EXERCISE REQUIREMENTS:
Each line below must be set down exactly; omit any image you find.

::::

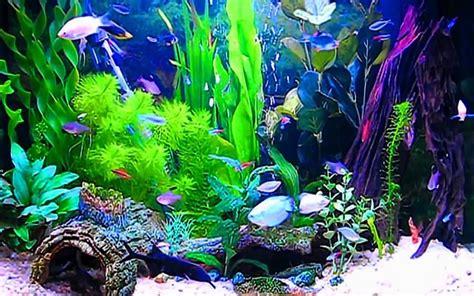aquariums images aquarium fond d 233 cran hd fond d 233 cran and background photos 40193626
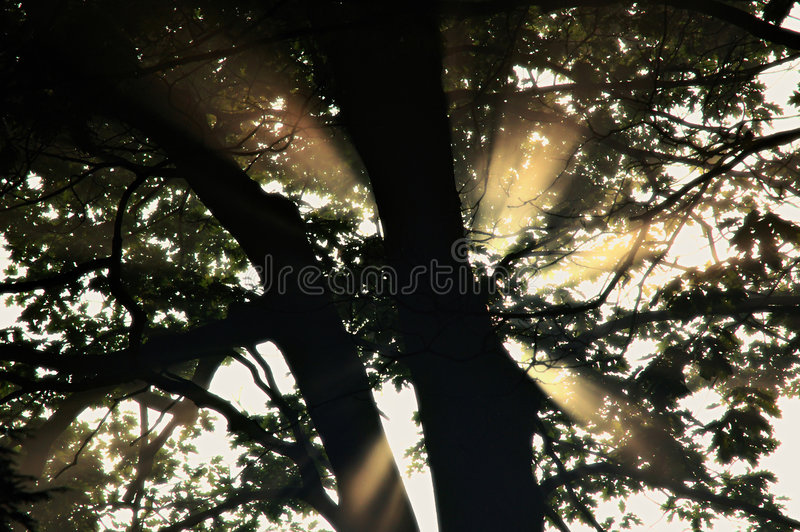Download Rays of light through tree stock photo. Image of branches - 3782274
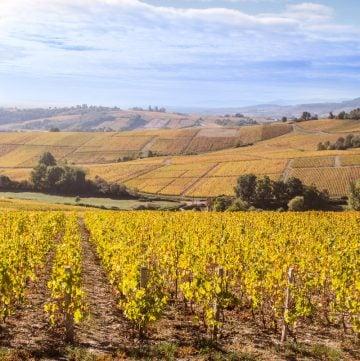 Vineyard in Bourgogne (Burgundy) France
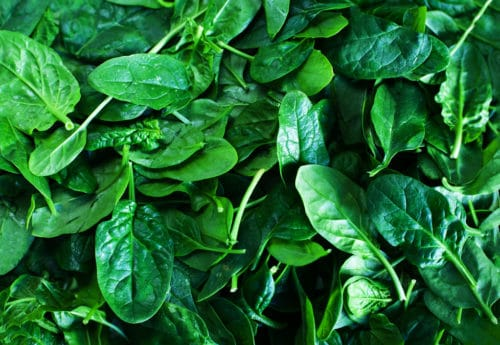 Vitamin-rich spinach and delicious recipe ideas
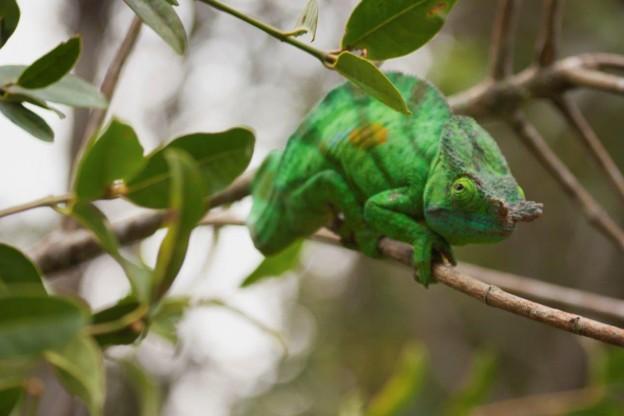 Chameleon, Credit B Rivard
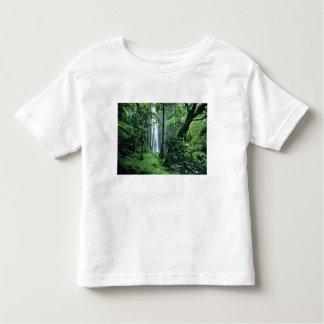 Hanakapiai baja a lo largo de la costa del Na T-shirts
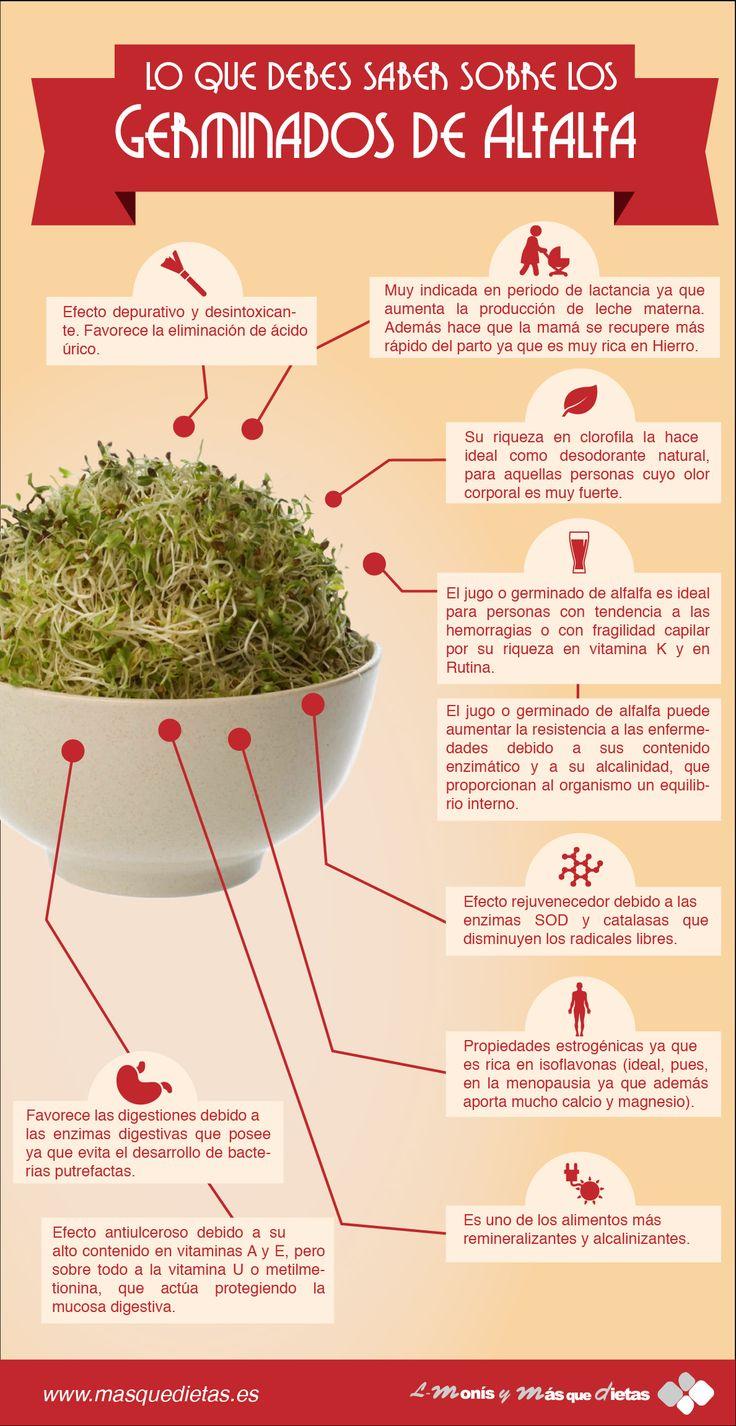 #Infografia sobre los Germinados de Alfalfa #Salud #Nutricion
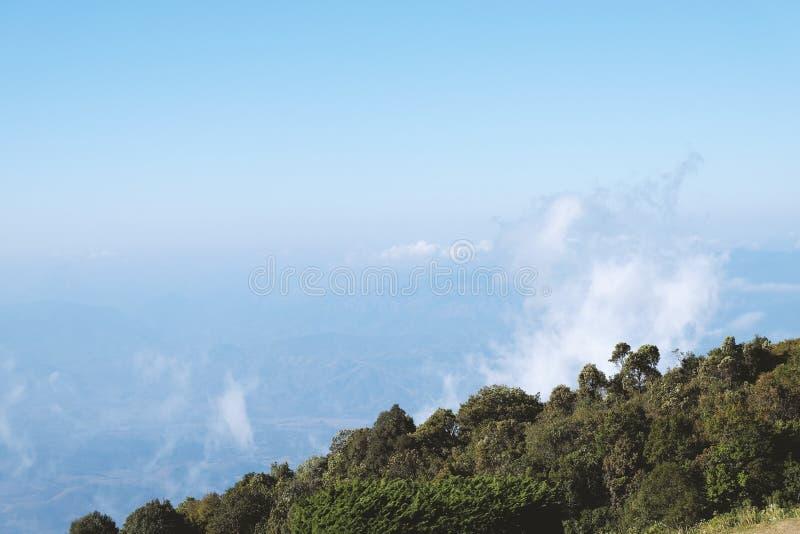 Высокая гора в утреннем времени стоковое фото rf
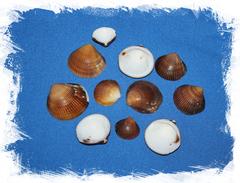 Ракушки морские для мозаики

::::

REPLY TO THE EXERCISE:
aquariums images aquarium fond d 233 cran hd fond d 233 cran and background photos 40193626
Download Rays of light through tree stock photo. Image of branches - 3782274
 Vineyard in Bourgogne (Burgundy) France
 Vitamin-rich spinach and delicious recipe ideas
 Chameleon, Credit B Rivard
 Hanakapiai baja a lo largo de la costa del Na T-shirts
 #Infografia sobre los Germinados de Alfalfa #Salud #Nutricion
 Высокая гора в утреннем времени стоковое фото rf
 Ракушки морские для мозаики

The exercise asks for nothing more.